Había una cosa que me hacía mucha gracia cuando la gente y algunos medios hablaban de Periko Solabarria. Se sorprendían pese a su edad de lo activo que era con las nuevas tecnologías y en las redes sociales. Lo que probablemente no sabían es que Periko conocía las nuevas tecnologías cuando la mayoría de la sociedad vasca no sabía aún qué era internet. De hecho, la primerísima vez que hable con él fue por chat y hace unos 15 años, no existía aún ni facebook ni twitter ni nada parecido. Estaba chateando con alguien que no sabía quién era, y que yo pensaba que sería algún veinteañero como yo, y lo cierto es que siempre lo ha parecido, y entre una cosa y otra, entre diversos comentarios, manifas, lugares comunes y anécdotas, entre que conoces a éste y al otro, llegué a la conclusión:  la ostia pero si tu eres Periko Solabarria. Y sí que era sí. Después coincidiríamos más veces y en alguna que otra trinchera como le gustaba llamar a él a la lucha popular. Al barro donde se deja huella y no en las moquetas.

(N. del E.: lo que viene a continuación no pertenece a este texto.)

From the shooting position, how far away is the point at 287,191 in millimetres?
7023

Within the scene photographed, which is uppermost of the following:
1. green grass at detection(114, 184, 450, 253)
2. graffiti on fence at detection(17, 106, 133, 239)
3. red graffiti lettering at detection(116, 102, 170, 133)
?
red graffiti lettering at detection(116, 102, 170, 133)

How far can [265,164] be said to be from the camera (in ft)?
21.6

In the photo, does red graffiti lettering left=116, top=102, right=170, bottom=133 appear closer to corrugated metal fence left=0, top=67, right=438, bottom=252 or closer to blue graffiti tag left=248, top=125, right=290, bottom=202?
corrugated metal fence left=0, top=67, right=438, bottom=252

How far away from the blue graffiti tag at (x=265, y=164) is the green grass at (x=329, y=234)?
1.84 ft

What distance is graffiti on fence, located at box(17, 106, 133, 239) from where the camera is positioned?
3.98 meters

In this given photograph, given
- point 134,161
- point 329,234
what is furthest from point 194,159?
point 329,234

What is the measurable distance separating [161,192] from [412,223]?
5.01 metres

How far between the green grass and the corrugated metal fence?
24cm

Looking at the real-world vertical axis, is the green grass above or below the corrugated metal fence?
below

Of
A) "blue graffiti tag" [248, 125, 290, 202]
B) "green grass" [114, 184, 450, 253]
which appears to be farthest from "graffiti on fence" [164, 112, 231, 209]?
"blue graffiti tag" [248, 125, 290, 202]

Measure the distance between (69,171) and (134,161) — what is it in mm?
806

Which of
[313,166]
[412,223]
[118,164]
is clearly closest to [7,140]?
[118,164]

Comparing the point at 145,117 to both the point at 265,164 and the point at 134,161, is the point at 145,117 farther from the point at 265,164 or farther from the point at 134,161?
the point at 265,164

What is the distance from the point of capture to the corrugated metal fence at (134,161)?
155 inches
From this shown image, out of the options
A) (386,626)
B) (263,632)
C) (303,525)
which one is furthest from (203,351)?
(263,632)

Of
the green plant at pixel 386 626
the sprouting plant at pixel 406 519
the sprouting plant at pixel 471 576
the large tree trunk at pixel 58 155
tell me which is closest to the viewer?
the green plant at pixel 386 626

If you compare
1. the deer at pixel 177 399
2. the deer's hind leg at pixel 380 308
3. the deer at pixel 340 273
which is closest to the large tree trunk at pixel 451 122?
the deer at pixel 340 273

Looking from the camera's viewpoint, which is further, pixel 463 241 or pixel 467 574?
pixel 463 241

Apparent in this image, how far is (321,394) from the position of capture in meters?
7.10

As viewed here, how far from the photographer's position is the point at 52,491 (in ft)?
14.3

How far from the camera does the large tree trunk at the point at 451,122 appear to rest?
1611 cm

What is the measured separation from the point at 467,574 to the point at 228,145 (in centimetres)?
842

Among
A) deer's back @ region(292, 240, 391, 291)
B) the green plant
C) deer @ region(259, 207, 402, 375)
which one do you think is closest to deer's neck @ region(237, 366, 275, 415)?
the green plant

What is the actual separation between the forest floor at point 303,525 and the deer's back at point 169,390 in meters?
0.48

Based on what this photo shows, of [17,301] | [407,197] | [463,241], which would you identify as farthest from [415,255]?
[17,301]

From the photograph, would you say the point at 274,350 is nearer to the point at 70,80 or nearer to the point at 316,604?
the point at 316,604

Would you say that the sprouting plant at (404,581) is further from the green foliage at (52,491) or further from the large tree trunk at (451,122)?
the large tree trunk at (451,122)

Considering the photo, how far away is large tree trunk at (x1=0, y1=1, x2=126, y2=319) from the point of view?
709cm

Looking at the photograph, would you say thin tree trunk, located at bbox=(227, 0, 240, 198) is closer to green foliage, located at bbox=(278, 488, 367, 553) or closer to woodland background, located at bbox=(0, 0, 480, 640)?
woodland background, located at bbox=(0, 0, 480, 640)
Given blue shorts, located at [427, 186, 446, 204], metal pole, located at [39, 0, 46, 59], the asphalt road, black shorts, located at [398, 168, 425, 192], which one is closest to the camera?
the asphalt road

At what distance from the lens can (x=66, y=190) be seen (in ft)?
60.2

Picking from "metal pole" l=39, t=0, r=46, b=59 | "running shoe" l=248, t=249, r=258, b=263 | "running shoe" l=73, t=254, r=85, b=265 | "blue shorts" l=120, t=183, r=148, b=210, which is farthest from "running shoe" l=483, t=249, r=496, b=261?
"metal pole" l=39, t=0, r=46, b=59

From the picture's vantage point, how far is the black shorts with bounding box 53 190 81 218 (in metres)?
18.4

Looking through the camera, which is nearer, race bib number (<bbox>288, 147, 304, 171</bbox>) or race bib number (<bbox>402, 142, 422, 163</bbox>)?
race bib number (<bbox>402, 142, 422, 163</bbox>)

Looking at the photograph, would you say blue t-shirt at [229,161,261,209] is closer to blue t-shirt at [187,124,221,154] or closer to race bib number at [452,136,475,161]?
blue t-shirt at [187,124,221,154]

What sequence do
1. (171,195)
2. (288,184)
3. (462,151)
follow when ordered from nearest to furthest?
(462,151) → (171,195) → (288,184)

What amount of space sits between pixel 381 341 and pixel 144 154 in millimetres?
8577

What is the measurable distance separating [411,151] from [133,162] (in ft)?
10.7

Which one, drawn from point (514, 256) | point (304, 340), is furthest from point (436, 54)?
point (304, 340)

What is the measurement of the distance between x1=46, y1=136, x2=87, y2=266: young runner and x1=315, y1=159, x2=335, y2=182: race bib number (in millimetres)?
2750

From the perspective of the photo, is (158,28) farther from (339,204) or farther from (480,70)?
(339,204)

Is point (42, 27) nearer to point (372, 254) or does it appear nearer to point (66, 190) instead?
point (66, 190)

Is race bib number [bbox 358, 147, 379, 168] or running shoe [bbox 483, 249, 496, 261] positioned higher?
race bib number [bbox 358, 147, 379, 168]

Y es que Periko siempre ha estado a la vanguardia, por la sencilla razón de que es la clase trabajadora y como su mejor título que él orgullosamente acreditaba (peón de la construcción), la única que puede estarlo. Pues son los y las de abajo las que tienen todo por ganar. Los y las débiles. El puño rojo, ese mismo que levantamos al entonar el eusko gudariak es un desafío al poder y representa la unión de muchos dedos débiles que juntos y apretados pueden formar un puño fuerte. Una fuerza obrera contundente, lista para la lucha. Ese es el significado del famoso puño rojo y que en Periko igualmente tenía forma de corazón.

No creo en líderes pero de tener un líder me alistaría a las filas de Periko dispuesto a cumplir ordenes sin rechistar ni mirar, con la confianza absoluta de que bajo ninguna circunstancia ni cálculo iba a dejar de lado a los más desválidos ni a los luchadores y luchadoras. Y eso es lo que demostró en vida en tantas ocasiones que no hay palabras y se quedan pequeñas.

Si la izquierda abertzale ha de ganar el corazón de este pueblo hacia la independencia y el socialismo, será por los caminos transitados con el pueblo trabajador vasco por bandera por personas como Periko Solabarria. No hay atajos. Debemos entenderlo.

Desde pequeño siempre he visto pintadas y pancartas expresando que las pérdidas en la lucha no se lloran sino que se reemplazan. Pero me es imposible evitar este nudo en la garganta y solo se salva que esté escribiendo en el ordenador porque si fuera en papel ya no se podría leer lo escrito por la tinta borrosa y los salpicones.

Periko Solabarria ha sido toda su vida culpable de defender la justicia y caminará con nosotros y nosotras en nuestros corazones por siempre.

 

  • El presente y emotivo texto fue publicado por “Borroka garaia da!” el 24 de junio de 2015. Cumplidos cinco años, ayer, de la desaparición física de Periko Solabarria, le recordamos con esas palabras. Agur eta ohore!